## Records from a data source
— begin —
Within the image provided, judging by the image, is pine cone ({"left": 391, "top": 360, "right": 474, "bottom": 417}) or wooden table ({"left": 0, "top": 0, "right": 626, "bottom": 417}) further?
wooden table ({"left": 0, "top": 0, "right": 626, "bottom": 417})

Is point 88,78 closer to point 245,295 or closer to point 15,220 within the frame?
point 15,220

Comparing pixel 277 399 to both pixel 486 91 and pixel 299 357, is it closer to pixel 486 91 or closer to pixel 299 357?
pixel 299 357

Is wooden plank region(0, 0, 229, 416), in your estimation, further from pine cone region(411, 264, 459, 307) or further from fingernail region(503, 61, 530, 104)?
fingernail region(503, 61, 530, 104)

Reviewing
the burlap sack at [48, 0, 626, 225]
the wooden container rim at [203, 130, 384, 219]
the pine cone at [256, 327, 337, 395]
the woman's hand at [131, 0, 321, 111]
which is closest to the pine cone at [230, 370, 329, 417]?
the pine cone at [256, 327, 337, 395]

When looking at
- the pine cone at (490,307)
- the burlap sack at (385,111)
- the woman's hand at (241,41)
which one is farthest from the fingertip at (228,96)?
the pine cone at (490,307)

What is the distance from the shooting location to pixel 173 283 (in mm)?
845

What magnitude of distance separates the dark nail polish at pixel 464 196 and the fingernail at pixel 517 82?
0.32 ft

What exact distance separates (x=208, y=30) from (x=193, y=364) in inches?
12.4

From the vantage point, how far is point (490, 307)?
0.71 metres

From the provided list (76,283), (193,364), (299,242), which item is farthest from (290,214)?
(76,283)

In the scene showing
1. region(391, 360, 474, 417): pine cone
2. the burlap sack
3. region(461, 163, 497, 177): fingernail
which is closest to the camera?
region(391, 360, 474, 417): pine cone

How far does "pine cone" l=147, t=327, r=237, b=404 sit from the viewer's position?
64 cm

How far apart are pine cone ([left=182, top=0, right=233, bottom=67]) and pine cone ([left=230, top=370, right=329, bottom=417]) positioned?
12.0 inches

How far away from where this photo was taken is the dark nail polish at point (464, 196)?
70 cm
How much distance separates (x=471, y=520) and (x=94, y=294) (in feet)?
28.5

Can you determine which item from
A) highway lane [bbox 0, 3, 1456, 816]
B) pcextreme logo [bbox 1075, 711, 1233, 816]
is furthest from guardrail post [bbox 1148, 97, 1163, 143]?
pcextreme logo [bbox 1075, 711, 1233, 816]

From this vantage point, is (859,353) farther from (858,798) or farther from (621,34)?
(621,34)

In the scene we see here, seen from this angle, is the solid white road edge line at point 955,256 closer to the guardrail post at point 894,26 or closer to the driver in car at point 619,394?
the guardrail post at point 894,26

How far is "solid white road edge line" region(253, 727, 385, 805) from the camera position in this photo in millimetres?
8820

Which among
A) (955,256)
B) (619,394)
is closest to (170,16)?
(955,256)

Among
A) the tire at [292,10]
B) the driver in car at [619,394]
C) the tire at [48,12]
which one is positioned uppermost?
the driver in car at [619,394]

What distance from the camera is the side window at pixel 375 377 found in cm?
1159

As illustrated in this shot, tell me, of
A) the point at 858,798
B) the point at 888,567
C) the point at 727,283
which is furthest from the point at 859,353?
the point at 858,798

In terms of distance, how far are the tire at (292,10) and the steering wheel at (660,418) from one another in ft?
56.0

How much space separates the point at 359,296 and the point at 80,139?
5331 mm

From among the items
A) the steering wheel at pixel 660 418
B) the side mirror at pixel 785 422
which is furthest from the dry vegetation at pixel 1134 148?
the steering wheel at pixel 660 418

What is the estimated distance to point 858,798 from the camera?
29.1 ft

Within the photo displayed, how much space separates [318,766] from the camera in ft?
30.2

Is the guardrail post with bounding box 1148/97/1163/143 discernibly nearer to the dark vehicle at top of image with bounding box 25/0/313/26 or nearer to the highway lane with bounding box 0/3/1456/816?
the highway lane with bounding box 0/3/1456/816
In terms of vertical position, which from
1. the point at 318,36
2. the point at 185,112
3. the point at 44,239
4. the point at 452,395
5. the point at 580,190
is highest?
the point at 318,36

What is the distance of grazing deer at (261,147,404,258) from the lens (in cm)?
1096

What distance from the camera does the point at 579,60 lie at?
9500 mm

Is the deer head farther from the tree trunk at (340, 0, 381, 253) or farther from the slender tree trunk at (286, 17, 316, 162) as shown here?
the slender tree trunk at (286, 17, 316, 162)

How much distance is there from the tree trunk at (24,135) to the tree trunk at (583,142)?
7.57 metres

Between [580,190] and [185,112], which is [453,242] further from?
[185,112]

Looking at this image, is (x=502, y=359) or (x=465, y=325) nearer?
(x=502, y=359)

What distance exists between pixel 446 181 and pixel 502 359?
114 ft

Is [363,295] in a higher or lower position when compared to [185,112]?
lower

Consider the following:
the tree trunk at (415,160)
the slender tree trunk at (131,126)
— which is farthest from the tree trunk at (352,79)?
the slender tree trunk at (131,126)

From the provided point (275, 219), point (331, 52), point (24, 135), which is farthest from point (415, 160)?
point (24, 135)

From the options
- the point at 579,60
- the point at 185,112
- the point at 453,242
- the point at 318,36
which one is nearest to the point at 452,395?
— end —
## Written problem
Please extract every line of the data above, copying each one word for word with nothing changed.

## Solution
Within the image provided, judging by the image, is pine cone ({"left": 391, "top": 360, "right": 474, "bottom": 417}) or wooden table ({"left": 0, "top": 0, "right": 626, "bottom": 417}) further?
wooden table ({"left": 0, "top": 0, "right": 626, "bottom": 417})

Is point 88,78 closer to point 245,295 or closer to point 15,220 within the frame?
point 15,220

Comparing pixel 277 399 to both pixel 486 91 and pixel 299 357, is it closer to pixel 486 91 or closer to pixel 299 357?
pixel 299 357

Is wooden plank region(0, 0, 229, 416), in your estimation, further from pine cone region(411, 264, 459, 307) or further from fingernail region(503, 61, 530, 104)?
fingernail region(503, 61, 530, 104)

Reviewing
the burlap sack at [48, 0, 626, 225]
the wooden container rim at [203, 130, 384, 219]
the pine cone at [256, 327, 337, 395]
the woman's hand at [131, 0, 321, 111]
which is closest to the pine cone at [230, 370, 329, 417]?
the pine cone at [256, 327, 337, 395]

When looking at
- the pine cone at (490,307)
- the burlap sack at (385,111)
- the woman's hand at (241,41)
which one is farthest from the fingertip at (228,96)?
the pine cone at (490,307)

What is the distance from the shooting location to pixel 173 283 (in mm)?
845

What magnitude of distance separates the dark nail polish at pixel 464 196 and the fingernail at pixel 517 82?
0.32 ft

What exact distance separates (x=208, y=30) from (x=193, y=364) in inches?
12.4

From the vantage point, how far is point (490, 307)?
0.71 metres

From the provided list (76,283), (193,364), (299,242), which item is farthest from (290,214)?
(76,283)

In the scene showing
1. region(391, 360, 474, 417): pine cone
2. the burlap sack
3. region(461, 163, 497, 177): fingernail
which is closest to the camera?
region(391, 360, 474, 417): pine cone

How far does "pine cone" l=147, t=327, r=237, b=404 sit from the viewer's position?
64 cm

How far apart are pine cone ([left=182, top=0, right=233, bottom=67]) and pine cone ([left=230, top=370, right=329, bottom=417]) positioned?
12.0 inches

How far away from where this photo was taken is the dark nail polish at point (464, 196)?
70 cm
How much distance separates (x=471, y=520) and (x=94, y=294) (in feet)?
28.5

Can you determine which item from
A) highway lane [bbox 0, 3, 1456, 816]
B) pcextreme logo [bbox 1075, 711, 1233, 816]
is furthest from guardrail post [bbox 1148, 97, 1163, 143]?
pcextreme logo [bbox 1075, 711, 1233, 816]

From this vantage point, is (859,353) farther from (858,798) or farther from (621,34)?
(621,34)

In the scene we see here, seen from this angle, is the solid white road edge line at point 955,256 closer to the guardrail post at point 894,26 or closer to the driver in car at point 619,394?
the guardrail post at point 894,26

How far is "solid white road edge line" region(253, 727, 385, 805) from the camera position in this photo in millimetres?
8820

Which among
A) (955,256)
B) (619,394)
is closest to (170,16)?
(955,256)

Among
A) the tire at [292,10]
B) the driver in car at [619,394]
C) the tire at [48,12]
which one is positioned uppermost?
the driver in car at [619,394]

What distance from the camera is the side window at pixel 375 377 found in cm?
1159

As illustrated in this shot, tell me, of
A) the point at 858,798
B) the point at 888,567
C) the point at 727,283
which is furthest from the point at 859,353?
the point at 858,798

In terms of distance, how far are the tire at (292,10) and the steering wheel at (660,418) from one another in ft?
56.0

How much space separates the point at 359,296 and the point at 80,139?
5331 mm

From among the items
A) the steering wheel at pixel 660 418
B) the side mirror at pixel 785 422
which is furthest from the dry vegetation at pixel 1134 148?
the steering wheel at pixel 660 418

What is the estimated distance to point 858,798 from the camera?
29.1 ft

Within the photo displayed, how much space separates [318,766] from the camera in ft?
30.2

Is the guardrail post with bounding box 1148/97/1163/143 discernibly nearer to the dark vehicle at top of image with bounding box 25/0/313/26 or nearer to the highway lane with bounding box 0/3/1456/816?
the highway lane with bounding box 0/3/1456/816
In terms of vertical position, which from
1. the point at 318,36
2. the point at 185,112
3. the point at 44,239
4. the point at 452,395
5. the point at 580,190
is highest?
the point at 318,36

What is the distance of grazing deer at (261,147,404,258) from the lens (in cm)?
1096

What distance from the camera does the point at 579,60 lie at?
9500 mm

Is the deer head farther from the tree trunk at (340, 0, 381, 253) or farther from the slender tree trunk at (286, 17, 316, 162) as shown here?
the slender tree trunk at (286, 17, 316, 162)

How much distance is there from the tree trunk at (24,135) to the tree trunk at (583,142)?
7.57 metres

Between [580,190] and [185,112], which is [453,242] further from?
[185,112]

Looking at this image, is (x=502, y=359) or (x=465, y=325) nearer?
(x=502, y=359)

What distance exists between pixel 446 181 and pixel 502 359?
114 ft

Is [363,295] in a higher or lower position when compared to [185,112]?
lower

Consider the following:
the tree trunk at (415,160)
the slender tree trunk at (131,126)
— which is farthest from the tree trunk at (352,79)?
the slender tree trunk at (131,126)

From the provided point (275, 219), point (331, 52), point (24, 135), which is farthest from point (415, 160)?
point (24, 135)

From the options
- the point at 579,60
- the point at 185,112
- the point at 453,242
- the point at 318,36
which one is nearest to the point at 452,395?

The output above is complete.